As to the whole boosting thing to begin with - there is simply no proof of it. Just a theory people use to try and make sense why some teams tend to rank higher (and yet shockingly win tons of championships? Makes no sense).

The only evidence I ever saw of actual research of teams getting bumps or drops showed nothing for the usual suspects. The highest that year iirc were UT and Mizzou (one theory being 247 is in Nashville, so maybe some availability bias is there...but just an idea).



Or just do away with every team people "believe" gets boosts, despite the lack of actual evidence. Now take all the rest. Correlations abound. It's not like teams 3-10 are annual bums. And all the 4 star and 3 star correlations to being drafted, literally hundreds every year, exist even if 2 teams had boosts. It is what it is.

And none of this is to say they are anywhere near perfect, or we should decry a 3* croot (hate that FF behavior) or assume a 5* is a lock.
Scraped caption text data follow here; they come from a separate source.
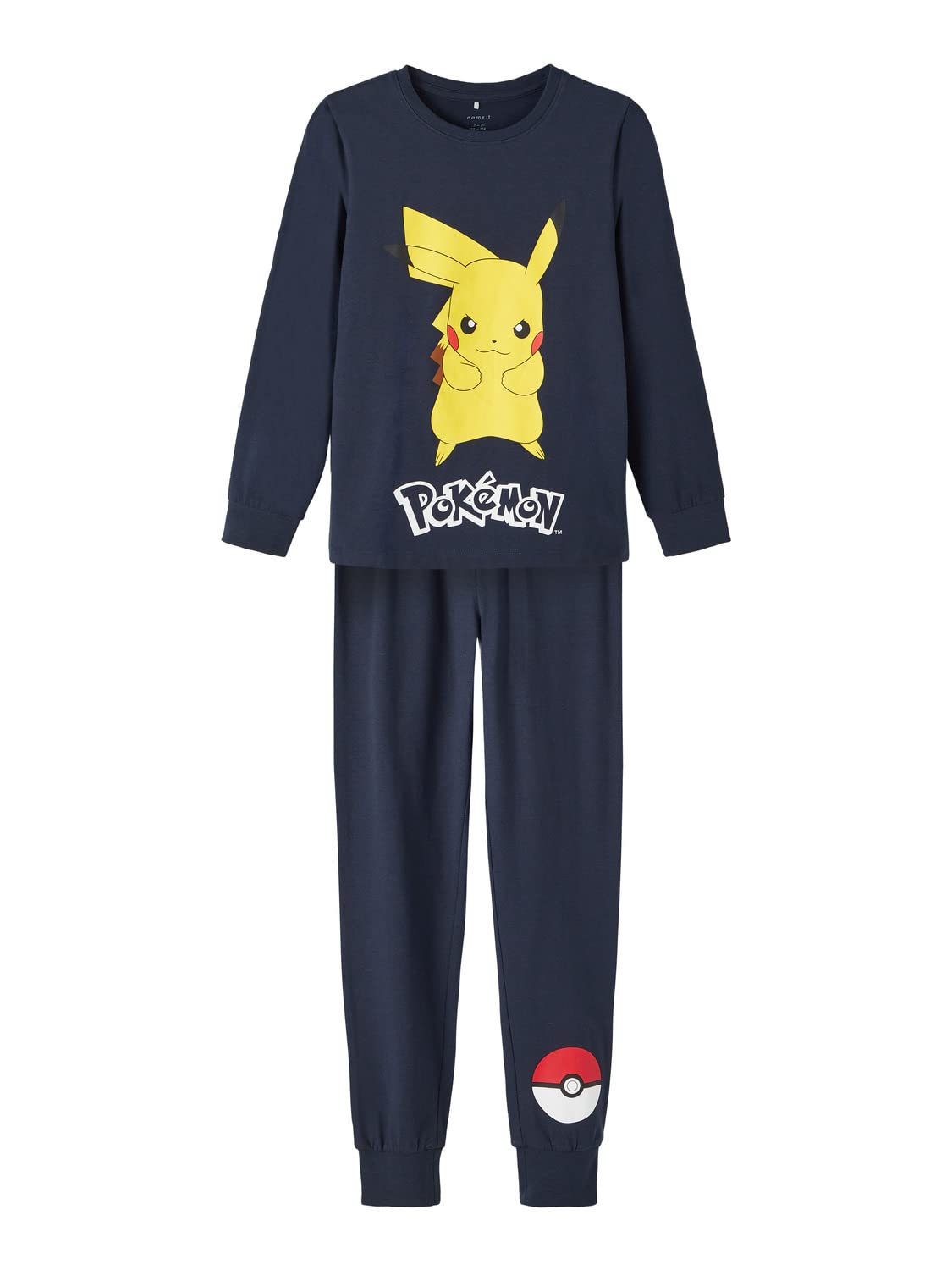 name itBoy's Nash Pokemon Long-Sleeves Sky Night Set (pack of 2)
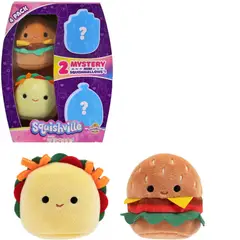 SQUISHMALLOWS - Set MIni 4 Pelcuhes 5 Cm.
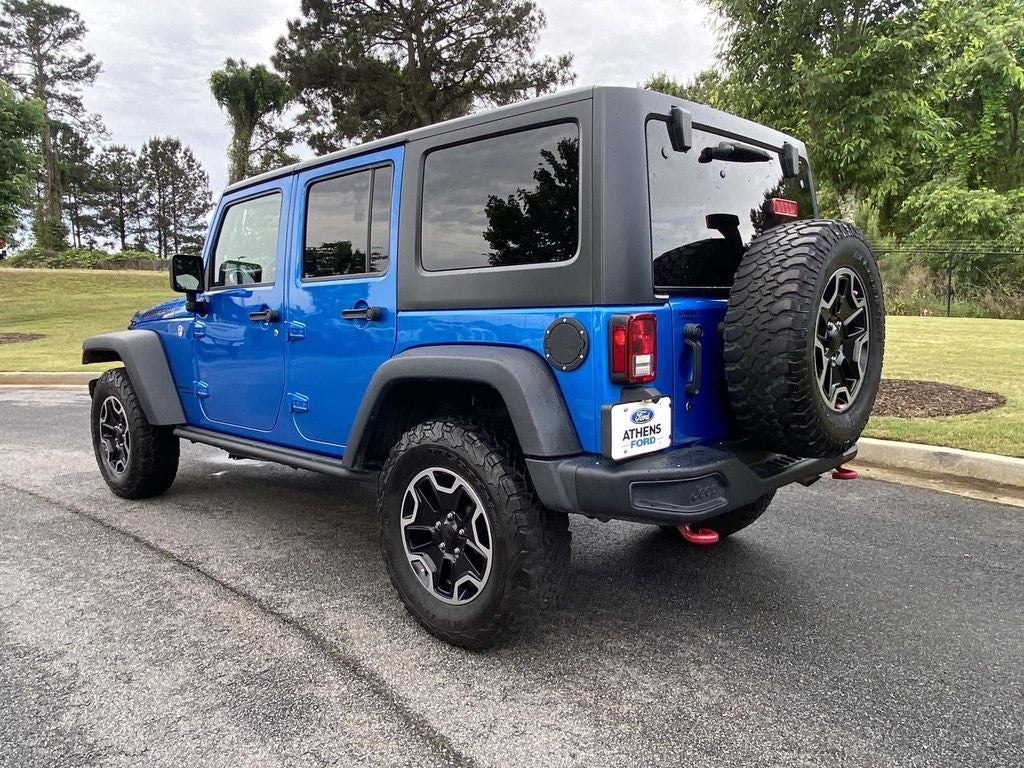 2016 Jeep Wrangler Unlimited Rubicon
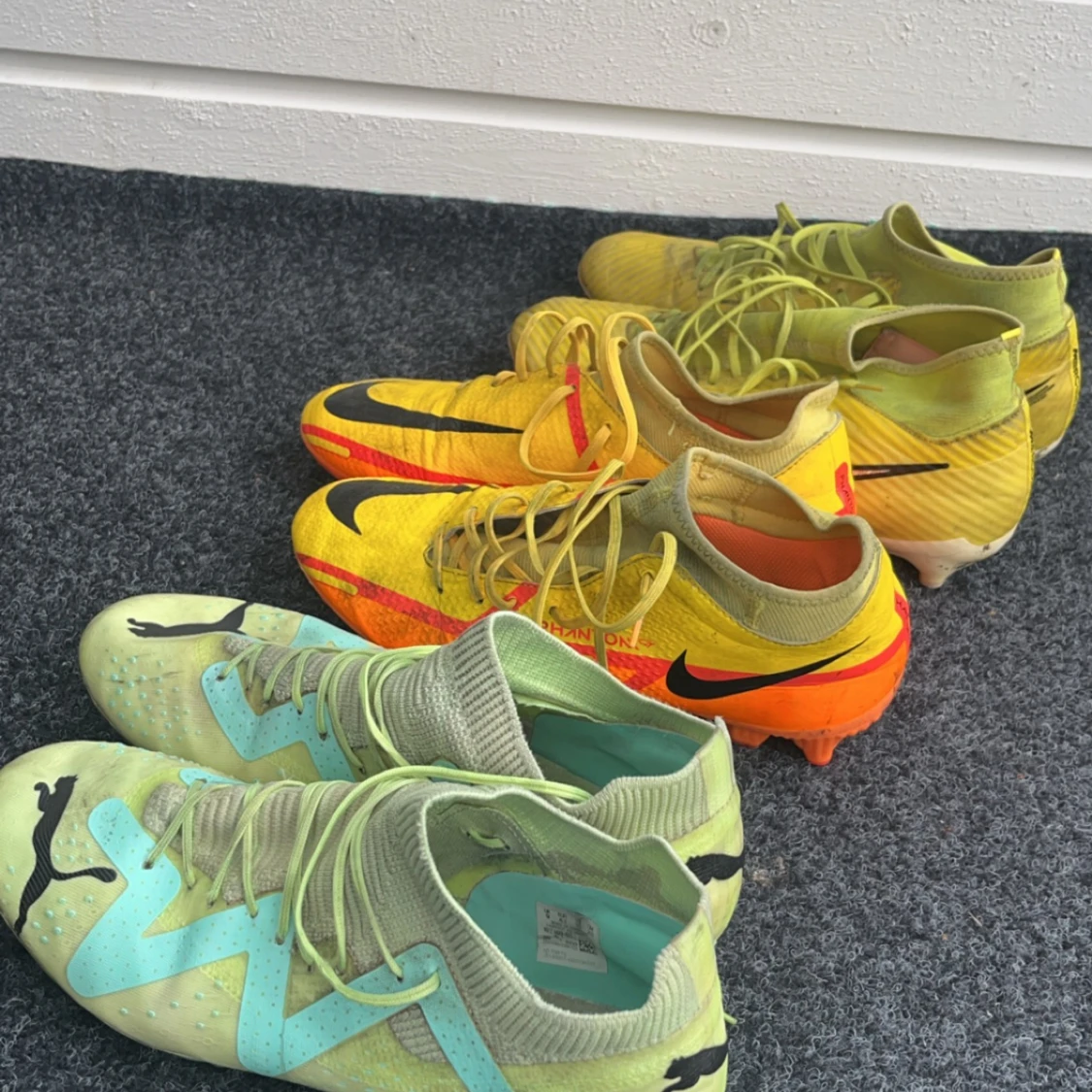 Nike phanton, Nike mercurial, puma future - 90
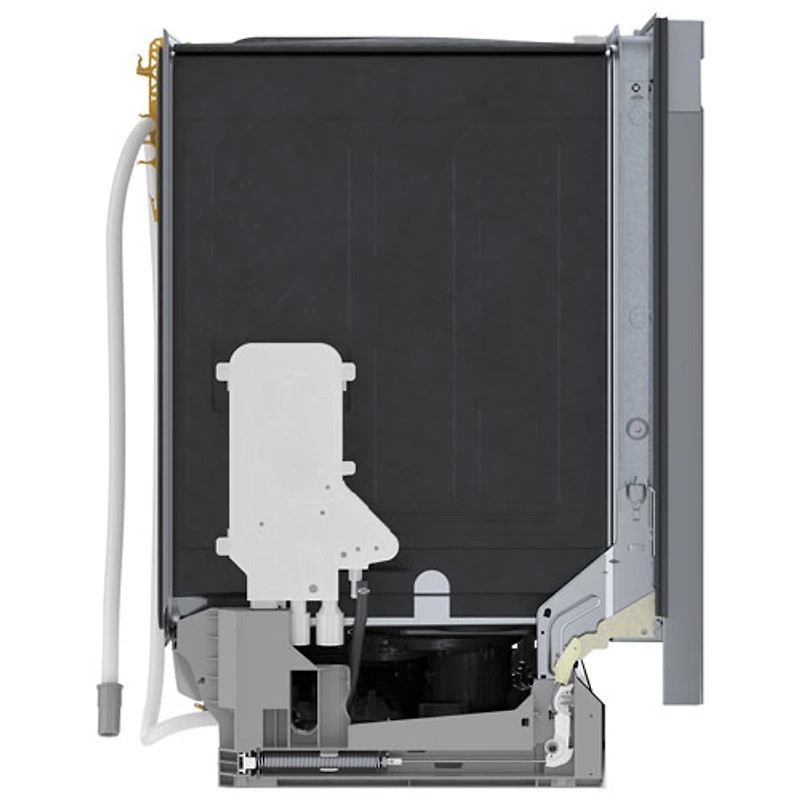 Lave-vaisselle encastrable 24 po 46 dB avec troisième panier série 300 de Bosch (SHE53C85N) - Inox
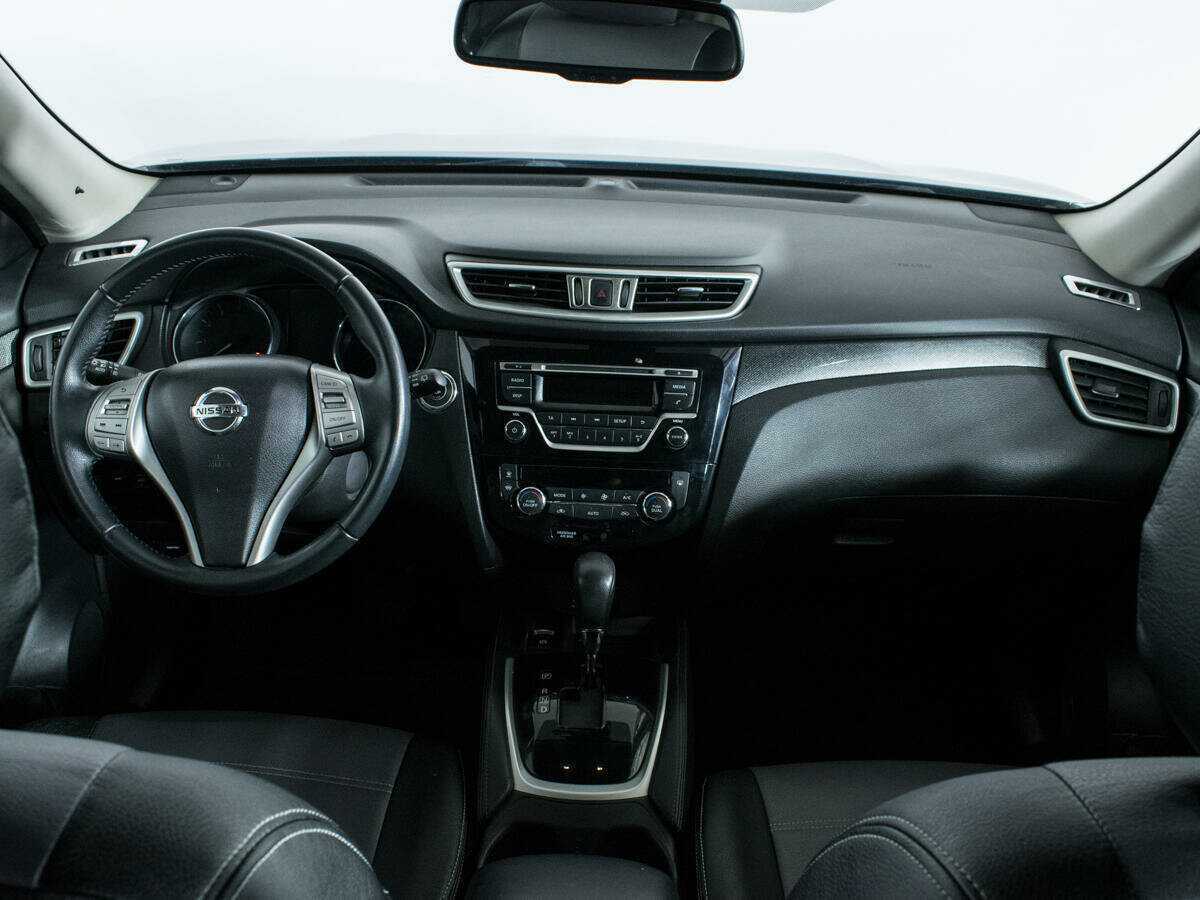 Nissan X-Trail, 2016 Фото №12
But the odds are obvious.
The assumption is implicit in your argument. Your argument is:

The original services are correct. They bump an athlete (favor?). Thus, we should expect that the athlete will underperform the new ranking (again, b/c the original ranking was correct).

The actual argument that you are debating against is:

The original ranking was incorrect, and the athlete was actually more talented than they initially claimed. When Bama took an interest and ranked him high on their board, the services reranked in favor of Bama's opinion over their own original opinion. Thus, when the athlete doesn't underperform, it's proof that the services aren't as good as some claim, and it's more important for coaches to find talent than recruit to stars.